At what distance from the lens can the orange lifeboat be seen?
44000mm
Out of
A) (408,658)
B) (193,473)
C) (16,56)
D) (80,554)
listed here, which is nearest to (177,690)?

******************************

§ SET TASK
Convert the lines above into a JSON list of strings, one string per line, leaving out any blank lines.

§ ANSWER TO THE EXERCISE
[
  "At what distance from the lens can the orange lifeboat be seen?",
  "44000mm",
  "Out of",
  "A) (408,658)",
  "B) (193,473)",
  "C) (16,56)",
  "D) (80,554)",
  "listed here, which is nearest to (177,690)?"
]